Da quando è scoppiata la guerra in Ucraina, l’Unione europea ha ridotto i finanziamenti per progetti umanitari, destinando una parte sostanziale dei fondi al sostegno, anche militare, a Kiev. Gli Stati Uniti, uno degli altri principali finanziatori dei progetti umanitari in Uganda, hanno dimezzato i fondi negli ultimi due anni, come riporta Euronews.

La diminuzione dei finanziamenti, unita al flusso migratorio in continua crescita e al tasso di natalità elevato, rende la situazione sempre più difficile. Sebbene i rifugiati abbiano accesso agli stessi ospedali e scuole della popolazione locale, questo a volte porta a tensioni, in quanto la competizione per risorse limitate diventa più accesa.

«È urgentemente necessario un sostegno internazionale per aiutare l’impegno dell’Uganda nei confronti dei rifugiati», ha dichiarato Filippo Grandi, Alto Commissario delle Nazioni unite per i rifugiati, al termine della sua visita in Uganda la scorsa settimana.
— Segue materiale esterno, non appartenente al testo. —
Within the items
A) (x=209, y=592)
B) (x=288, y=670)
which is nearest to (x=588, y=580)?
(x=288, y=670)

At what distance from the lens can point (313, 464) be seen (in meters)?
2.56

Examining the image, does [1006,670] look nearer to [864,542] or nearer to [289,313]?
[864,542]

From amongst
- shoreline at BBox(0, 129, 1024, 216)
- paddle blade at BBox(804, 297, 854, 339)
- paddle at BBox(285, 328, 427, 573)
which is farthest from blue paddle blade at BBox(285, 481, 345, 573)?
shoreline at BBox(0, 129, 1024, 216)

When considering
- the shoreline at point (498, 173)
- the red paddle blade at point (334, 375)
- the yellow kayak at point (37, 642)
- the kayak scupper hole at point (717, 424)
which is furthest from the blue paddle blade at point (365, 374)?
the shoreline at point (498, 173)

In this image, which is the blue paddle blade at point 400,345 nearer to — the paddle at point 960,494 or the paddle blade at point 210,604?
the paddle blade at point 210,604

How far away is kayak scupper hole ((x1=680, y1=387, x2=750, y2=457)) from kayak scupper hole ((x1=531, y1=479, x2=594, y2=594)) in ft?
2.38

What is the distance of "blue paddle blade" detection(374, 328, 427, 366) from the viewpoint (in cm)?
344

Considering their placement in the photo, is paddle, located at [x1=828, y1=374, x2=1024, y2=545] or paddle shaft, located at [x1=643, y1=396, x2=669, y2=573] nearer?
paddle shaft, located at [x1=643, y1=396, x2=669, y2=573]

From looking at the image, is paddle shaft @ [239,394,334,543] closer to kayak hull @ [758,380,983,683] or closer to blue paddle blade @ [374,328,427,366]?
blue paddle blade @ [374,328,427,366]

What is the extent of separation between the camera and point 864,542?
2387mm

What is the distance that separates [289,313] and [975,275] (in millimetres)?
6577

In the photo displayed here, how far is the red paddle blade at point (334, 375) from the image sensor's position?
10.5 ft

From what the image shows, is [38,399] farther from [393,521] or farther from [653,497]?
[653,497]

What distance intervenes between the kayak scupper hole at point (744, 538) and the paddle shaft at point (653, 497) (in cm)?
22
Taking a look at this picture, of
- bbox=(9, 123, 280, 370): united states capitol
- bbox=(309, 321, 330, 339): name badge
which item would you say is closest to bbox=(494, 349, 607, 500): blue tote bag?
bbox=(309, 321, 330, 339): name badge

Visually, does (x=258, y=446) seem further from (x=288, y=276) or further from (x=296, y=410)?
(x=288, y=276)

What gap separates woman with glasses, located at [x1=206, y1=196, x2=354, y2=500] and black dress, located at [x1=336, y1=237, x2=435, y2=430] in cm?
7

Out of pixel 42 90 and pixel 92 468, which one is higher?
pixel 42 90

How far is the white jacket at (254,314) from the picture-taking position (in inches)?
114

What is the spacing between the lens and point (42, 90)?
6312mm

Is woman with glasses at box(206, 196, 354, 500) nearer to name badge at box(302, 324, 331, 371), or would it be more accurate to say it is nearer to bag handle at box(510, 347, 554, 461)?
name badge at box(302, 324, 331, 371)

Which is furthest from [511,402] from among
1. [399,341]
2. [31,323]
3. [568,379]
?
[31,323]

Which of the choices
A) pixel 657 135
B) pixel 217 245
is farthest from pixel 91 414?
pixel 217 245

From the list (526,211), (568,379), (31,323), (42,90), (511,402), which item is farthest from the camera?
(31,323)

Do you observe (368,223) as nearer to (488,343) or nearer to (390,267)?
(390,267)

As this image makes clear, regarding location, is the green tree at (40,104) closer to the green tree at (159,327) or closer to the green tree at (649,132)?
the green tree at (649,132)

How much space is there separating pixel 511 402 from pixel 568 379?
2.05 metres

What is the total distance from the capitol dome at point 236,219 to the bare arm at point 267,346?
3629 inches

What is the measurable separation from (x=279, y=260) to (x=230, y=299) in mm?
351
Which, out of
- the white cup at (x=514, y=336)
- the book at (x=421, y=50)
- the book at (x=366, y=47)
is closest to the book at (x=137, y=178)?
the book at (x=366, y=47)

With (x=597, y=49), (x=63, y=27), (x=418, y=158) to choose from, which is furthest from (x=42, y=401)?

Ma la riduzione dei finanziamenti umanitari non colpisce solo l’Uganda. A metà settembre il World Food Programme (Wfp) ha affermato che il deficit di finanziamento di oltre il 60 per cento di quest’anno è stato il più alto nei 60 anni di storia del Wfp, una condizione che ha portato a tagliare le razioni di cibo in quasi la metà dei progetti attivi.

Con più di 730 milioni di persone che vivono in una condizione di fame nel 2023 «Se non riceviamo il supporto di cui abbiamo bisogno per evitare un’ulteriore catastrofe, il mondo vedrà senza dubbio più conflitti, più disordini e più fame», ha affermato Cindy McCain, direttrice esecutiva del Wfp.